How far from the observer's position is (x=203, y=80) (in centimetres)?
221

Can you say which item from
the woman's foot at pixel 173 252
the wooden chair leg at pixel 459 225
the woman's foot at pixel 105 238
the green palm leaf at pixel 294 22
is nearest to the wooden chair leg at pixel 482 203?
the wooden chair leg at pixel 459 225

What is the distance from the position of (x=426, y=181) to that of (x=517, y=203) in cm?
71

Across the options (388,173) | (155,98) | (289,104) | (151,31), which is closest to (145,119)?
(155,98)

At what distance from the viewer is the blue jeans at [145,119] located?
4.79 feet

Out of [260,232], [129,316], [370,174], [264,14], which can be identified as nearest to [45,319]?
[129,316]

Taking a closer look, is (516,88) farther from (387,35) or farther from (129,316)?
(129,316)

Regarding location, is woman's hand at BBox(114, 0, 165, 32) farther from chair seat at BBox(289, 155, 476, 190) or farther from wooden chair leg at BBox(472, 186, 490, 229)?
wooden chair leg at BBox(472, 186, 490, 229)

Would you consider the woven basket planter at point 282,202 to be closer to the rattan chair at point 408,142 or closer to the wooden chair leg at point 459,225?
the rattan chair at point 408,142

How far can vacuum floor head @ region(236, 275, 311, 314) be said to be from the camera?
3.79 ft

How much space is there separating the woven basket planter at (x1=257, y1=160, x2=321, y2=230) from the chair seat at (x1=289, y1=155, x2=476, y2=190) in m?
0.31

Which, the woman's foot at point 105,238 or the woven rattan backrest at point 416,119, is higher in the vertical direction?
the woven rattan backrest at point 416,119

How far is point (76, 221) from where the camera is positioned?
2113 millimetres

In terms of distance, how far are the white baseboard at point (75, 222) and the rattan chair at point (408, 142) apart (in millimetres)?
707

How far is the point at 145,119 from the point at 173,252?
★ ★ ★
> _What is asked_
Can you copy, word for word, every line from the one containing "Which, the woman's" through the last line of the entries, including both of those lines?

> _Answer to the problem_
Which, the woman's foot at point 105,238 or the woven rattan backrest at point 416,119, is higher in the vertical direction?
the woven rattan backrest at point 416,119

How far is point (76, 221) from where the camera is positioned?
2113 millimetres

In terms of distance, how far are the white baseboard at point (75, 222) and the rattan chair at point (408, 142) apart (in millimetres)?
707

How far is the point at 145,119 from the point at 173,252?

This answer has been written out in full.